Lo primero que llama la atención al entrar en la casa de Roland Streuli es el collage de fotografías de artistas famosos, tanto nacionales como internacionales, que él ha retratado. Otro elemento que destaca es la variedad y cantidad de búhos y lechuzas que decoran su hogar. Se trata de una colección de más de 3.000 piezas de diferentes formas, tamaños, materiales y orígenes, que lleva atesorando por más de 40 años.

Streuli, con su característica cola de caballo rubia, se apoya con su bastón para caminar. Cuenta que padeció un COVID muy severo que le dañó el pie derecho. «Yo estaba en perfecto estado, más flaquito que nunca, hacía ejercicio, pero el hecho de que el COVID me afectara todo desde el talón de Aquiles hasta la punta de los dedos me hizo perder el equilibrio a veces». Su archivo visual es un tesoro de la cultura venezolana, que no solo registra importantes eventos nacionales e internacionales, sino que también alberga una galería de personajes de la cultura y el espectáculo, entre otros.

Así lo expresa él mismo: «Tengo una colección completa de teatro. Del Teresa Carreño tengo de todo, tanto de danza, como de teatro, de espectáculos y celebridades. Por ejemplo: Rocío Dúrcal, Audrey Hepburn, el Papa, el Dalai Lama, Lech Walesa, Ernesto Sábato, Deepak Chopra. También tengo el honor de haber fotografiado a Yehudi Menuhin con Ravi Shankar, cuando hicieron una presentación única fusionando la música de occidente con la oriental. Yo estoy abrazado con ellos dos, uno a cada lado, con mi barba parecida a la de Cristo. Esa es una de mis fotos más queridas, porque soy budista al cien por ciento. Mi filosofía es totalmente budista. Creo en Dios, por supuesto, pero no creo en la religión. Detesto las religiones».

Extractos del listado
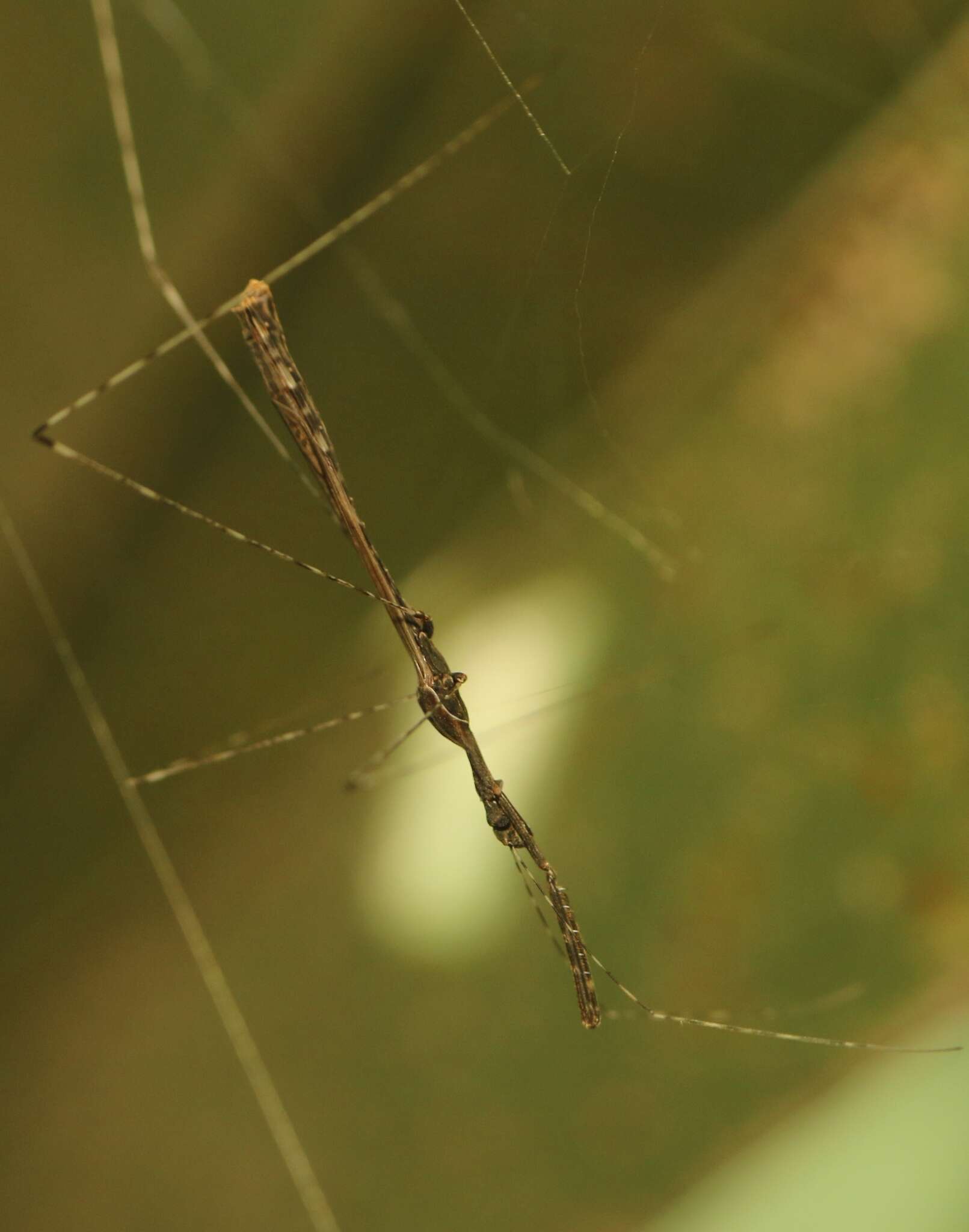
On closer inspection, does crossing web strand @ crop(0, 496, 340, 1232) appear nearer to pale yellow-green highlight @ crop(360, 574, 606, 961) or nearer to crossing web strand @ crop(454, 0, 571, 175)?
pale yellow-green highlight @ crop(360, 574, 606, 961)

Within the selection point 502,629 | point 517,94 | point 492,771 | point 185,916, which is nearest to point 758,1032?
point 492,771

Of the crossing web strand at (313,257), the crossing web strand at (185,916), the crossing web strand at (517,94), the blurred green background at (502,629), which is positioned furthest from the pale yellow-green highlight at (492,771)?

Partes del ejercicio
[1] Según el extracto sobre Roland Streuli, ¿cuántas piezas reúne su colección de búhos y lechuzas?
[2] Transcribe del extracto sobre Roland Streuli el pasaje que va desde "Streuli, con su" hasta "espectáculo, entre otros.".

Soluciones
[1] Más de 3.000 piezas.

[2]
Streuli, con su característica cola de caballo rubia, se apoya con su bastón para caminar. Cuenta que padeció un COVID muy severo que le dañó el pie derecho. «Yo estaba en perfecto estado, más flaquito que nunca, hacía ejercicio, pero el hecho de que el COVID me afectara todo desde el talón de Aquiles hasta la punta de los dedos me hizo perder el equilibrio a veces». Su archivo visual es un tesoro de la cultura venezolana, que no solo registra importantes eventos nacionales e internacionales, sino que también alberga una galería de personajes de la cultura y el espectáculo, entre otros.